European Union nationals living in the UK before the formal Brexit process is triggered should be allowed to remain in the country permanently, an expert panel has recommended.
Prime Minister Theresa May's refusal to agree the status of the nearly three million Europeans in the country unless the rights of Britons living on the continent are guaranteed is "morally wrong", according to an inquiry run by think tank British Future.
It called for the UK to "make the first move" to demonstrate "goodwill" as it embarks on its divorce negotiations.
The panel, which included a cross-party group of MPs, said all 2.8 million EU nationals should be eligible for permanent residence with the same health, social and education rights as British citizens.
If found that setting the date that Article 50 is triggered as the cut-off point would be fair and legally watertight but would not lead to a surge in migration from across the bloc and European Economic Area nations.

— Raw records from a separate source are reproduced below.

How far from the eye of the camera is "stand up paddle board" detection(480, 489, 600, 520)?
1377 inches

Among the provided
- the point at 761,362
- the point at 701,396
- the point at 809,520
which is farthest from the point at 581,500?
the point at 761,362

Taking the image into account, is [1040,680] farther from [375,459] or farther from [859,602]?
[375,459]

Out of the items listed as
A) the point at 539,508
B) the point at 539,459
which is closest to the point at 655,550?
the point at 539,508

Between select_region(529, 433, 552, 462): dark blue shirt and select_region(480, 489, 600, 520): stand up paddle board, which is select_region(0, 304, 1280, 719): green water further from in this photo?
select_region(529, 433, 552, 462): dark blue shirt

Labour's Gisela Stuart, a Leave campaigner who chaired the inquiry, said: "Our inquiry found that people from different sides of the referendum and politics can quite easily agree on practical, straightforward ways to ensure that EU nationals can stay in Britain with their rights protected. That's the right thing to do and something that most voters agree with too.

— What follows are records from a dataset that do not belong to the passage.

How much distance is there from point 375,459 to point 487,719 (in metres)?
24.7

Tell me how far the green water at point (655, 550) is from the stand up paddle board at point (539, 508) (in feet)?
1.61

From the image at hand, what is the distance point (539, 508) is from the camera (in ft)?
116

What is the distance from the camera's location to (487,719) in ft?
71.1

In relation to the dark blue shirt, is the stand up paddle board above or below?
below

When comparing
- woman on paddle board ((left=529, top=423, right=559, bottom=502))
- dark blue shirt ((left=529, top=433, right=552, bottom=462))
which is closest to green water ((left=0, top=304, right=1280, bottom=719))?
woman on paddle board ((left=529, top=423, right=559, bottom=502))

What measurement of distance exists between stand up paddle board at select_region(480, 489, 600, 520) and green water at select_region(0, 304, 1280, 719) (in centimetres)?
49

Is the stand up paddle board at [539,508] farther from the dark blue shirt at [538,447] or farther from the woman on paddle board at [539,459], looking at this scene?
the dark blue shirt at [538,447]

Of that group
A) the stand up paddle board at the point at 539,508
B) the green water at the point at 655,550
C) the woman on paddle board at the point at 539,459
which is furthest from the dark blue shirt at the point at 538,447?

"We determined that the triggering of Article 50 should be the cut-off date, after which EU citizens moving to the UK would not be entitled to stay permanently after Brexit. This would limit any 'pull factor' for EU citizens not already in the UK.
"Britain should make clear at the start of the Brexit negotiations that EU citizens already here before that date can stay. This would send a clear signal about the kind of country the UK will be after Brexit and the relationship we want with Europe. We should expect reciprocal deals for Britons living in European countries, but Britain should make the first move to demonstrate goodwill."
Just 3% of European citizens living in Britain are unemployed, with 51% classed as employees, 9% self-employed, 4% students and 7% retired while 17% are children, according to the report.
More than a quarter of the food and drink manufacturing workforce and about 15% of academics are from other EU countries, it added.
Around 1.2 million British nationals live in other EU countries.
A Government spokesman said: "The Prime Minster and other ministers have been absolutely clear that they want to protect the status of EU nationals already living here, and the only circumstances in which that wouldn't be possible is if British citizens' rights in European member states were not protected in return."